The look he shot her over his shoulder left her deciding that perhaps silence was golden. Well, it did for a bit until her curiosity got the better of her. It wasn’t all that often that she saw Stephen de Piaget unplugged. He wasn’t insulting her, she was slightly numb from the cold, and the time seemed to be right for a little light conversation.
“Are you saying your grandmother wouldn’t approve of swordplay?”
“Yes,” he said tightly.
“Where did you learn to do this?”
“From Ian MacLeod.”
“Of course.” She shook her head. “Everyone learns swordplay from Ian MacLeod.”
“And if they don’t, they should.”
“What else doesn’t your grandmother approve of?” she asked. “Things that don’t involve tweed?”
“You know,” he said, backing up and forcing her
to back up a bit more, “you could make this easier if you’d stop yammering at me for just one minute.”
“For just one?”
He looked at her in surprise, then he smiled before he turned back to his battle.
Peaches thought she might have to look for somewhere to sit down very soon. So he’d only smiled at her in a grave and polite way up until that moment. The smile he had just given her, that small little smile that seemed actually quite friendly, was something else entirely. She looked behind her, stepped over the man lying there and limped over to a tree. She had seen ropes worn through by rubbing them against the bark of a tree in movies.

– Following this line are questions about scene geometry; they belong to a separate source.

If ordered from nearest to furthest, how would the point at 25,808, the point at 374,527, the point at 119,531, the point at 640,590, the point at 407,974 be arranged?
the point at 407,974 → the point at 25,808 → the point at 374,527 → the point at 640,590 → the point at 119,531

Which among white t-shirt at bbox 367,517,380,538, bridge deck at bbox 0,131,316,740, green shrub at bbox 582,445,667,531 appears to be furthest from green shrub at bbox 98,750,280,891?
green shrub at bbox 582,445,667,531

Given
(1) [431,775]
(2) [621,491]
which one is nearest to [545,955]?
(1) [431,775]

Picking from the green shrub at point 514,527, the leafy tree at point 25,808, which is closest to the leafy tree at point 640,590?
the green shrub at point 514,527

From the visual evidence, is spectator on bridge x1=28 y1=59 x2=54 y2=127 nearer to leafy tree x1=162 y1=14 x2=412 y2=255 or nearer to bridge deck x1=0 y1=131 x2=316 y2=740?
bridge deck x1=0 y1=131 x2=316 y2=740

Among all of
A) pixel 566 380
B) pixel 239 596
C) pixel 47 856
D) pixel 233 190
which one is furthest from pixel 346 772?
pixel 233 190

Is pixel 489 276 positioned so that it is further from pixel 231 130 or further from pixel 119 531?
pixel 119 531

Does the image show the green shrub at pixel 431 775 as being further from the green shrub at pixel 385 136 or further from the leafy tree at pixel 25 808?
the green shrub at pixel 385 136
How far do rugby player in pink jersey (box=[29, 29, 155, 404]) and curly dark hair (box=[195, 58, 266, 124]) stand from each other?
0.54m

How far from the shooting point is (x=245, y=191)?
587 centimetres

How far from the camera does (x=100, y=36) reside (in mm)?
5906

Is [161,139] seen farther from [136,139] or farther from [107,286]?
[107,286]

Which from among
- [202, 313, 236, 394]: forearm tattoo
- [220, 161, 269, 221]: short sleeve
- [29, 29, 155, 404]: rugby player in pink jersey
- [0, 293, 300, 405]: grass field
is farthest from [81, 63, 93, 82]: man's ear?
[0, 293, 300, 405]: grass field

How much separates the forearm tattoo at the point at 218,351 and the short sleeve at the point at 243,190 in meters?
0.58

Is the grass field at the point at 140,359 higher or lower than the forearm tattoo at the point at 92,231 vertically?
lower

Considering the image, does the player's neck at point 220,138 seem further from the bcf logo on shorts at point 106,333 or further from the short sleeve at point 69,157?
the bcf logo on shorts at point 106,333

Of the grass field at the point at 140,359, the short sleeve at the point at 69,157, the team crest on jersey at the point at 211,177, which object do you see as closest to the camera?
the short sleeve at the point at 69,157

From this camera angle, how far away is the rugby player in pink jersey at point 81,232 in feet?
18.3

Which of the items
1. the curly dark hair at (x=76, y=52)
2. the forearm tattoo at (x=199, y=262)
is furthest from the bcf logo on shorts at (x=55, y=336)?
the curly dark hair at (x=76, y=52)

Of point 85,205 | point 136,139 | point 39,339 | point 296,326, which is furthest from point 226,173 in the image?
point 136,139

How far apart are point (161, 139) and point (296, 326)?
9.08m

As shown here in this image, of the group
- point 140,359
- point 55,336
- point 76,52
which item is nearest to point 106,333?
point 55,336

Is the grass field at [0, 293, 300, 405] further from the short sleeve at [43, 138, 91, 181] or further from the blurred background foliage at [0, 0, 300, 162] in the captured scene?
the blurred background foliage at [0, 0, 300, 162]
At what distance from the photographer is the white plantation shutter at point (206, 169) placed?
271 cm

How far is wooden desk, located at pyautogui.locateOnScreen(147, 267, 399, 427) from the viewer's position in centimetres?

Given that she felt like she was on a set that should have been outlawed as cruel and unusual, she supposed there was no point in not giving a standard cinematic trick a try.
It was more difficult than it looked. That was, she supposed, because she was in a bit of a hurry, hoping that Stephen wouldn’t get himself killed on the end of what looked like a very serviceable sword. His sword, however, looked rather wimpy.
“Is that your sword?” she called.
“Hell, no. And stop—”
“Yammering at you,” she finished. “That was the last time, I promise.”
He didn’t bother to thank her, which she supposed his infamous granny would think was a display of bad manners, but she couldn’t blame him. He had his hands full at the moment.
Her own hands, however, were free before she realized that she was rubbing her wrists alone against the bark. In her defense, she was rather distracted by listening to Stephen engage in conversation that sounded quite a bit like French but most definitely wasn’t. It was that same medieval sort of Norman French that John spoke when he thought no one was listening.
Peaches leaned back against the tree and decided abruptly that if she had to be stuck in what she guessed was medieval England, it was best to be stuck there with Stephen de Piaget, medieval historian.